Einstein's general theory of relativity predicts the existence of black holes, but nobody's ever actually seen one. As New Scientist reports, however, a team led by Shep Doeleman of MIT's Haystack Observatory is working to snap the first images of the supermassive black hole at the center of our galaxy.
That's no easy task. The object lies 30,000 light years away from Earth, and although it has about 4.5 million times the mass of our Sun, it's also only about the size of the "inner solar system." To put things in perspective, New Scientists says imaging Sagittarius A*'s event horizon (the point of no return for light around a black hole) is like trying to get a picture of a football on the Moon.
How do Doeleman and his team plan to do it?
No ordinary telescope could see such a small dark smudge. Instead, Doeleman is using a well-tested technique called very long baseline interferometry or VLBI. By combining the observations from widely separated dishes across the planet, radio astronomers can effectively reconstruct what would be seen by one enormous dish - even one as large as the Earth (see map). Because small dishes collect less light, a VLBI image is less bright than the image from a real planet-sized dish would be, but it can reveal just as much detail.

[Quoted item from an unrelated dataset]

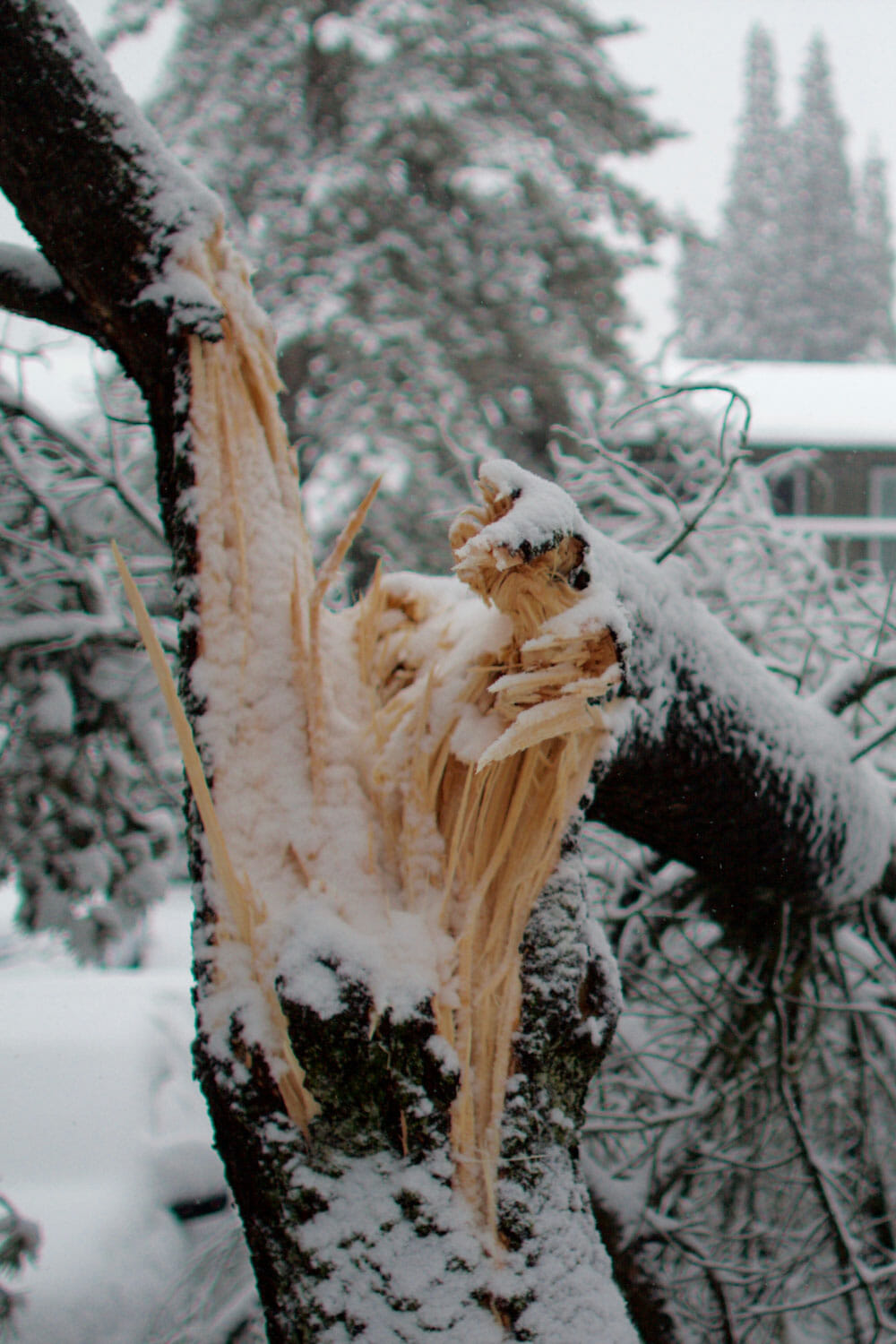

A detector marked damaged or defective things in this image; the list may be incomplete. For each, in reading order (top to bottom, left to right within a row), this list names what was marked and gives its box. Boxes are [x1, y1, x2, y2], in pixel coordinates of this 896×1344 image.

splintered wood [129, 218, 623, 1236]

Using the part-built VLBI device, the team has already captured images "almost good enough" to show Sagittarius A*. You can see them in the gallery below, courtesy of nasaimages.org.
Of course, even though general relativity calls for Sagittarius A* to be a supermassive black hole, Doeleman and his team could end up with an image of something else. New Scientist says the team might see a boson star or something stranger yet—like an event horizon in a weird shape. That would imply relativity "is radically wrong when it comes to super-strong gravity," the article says.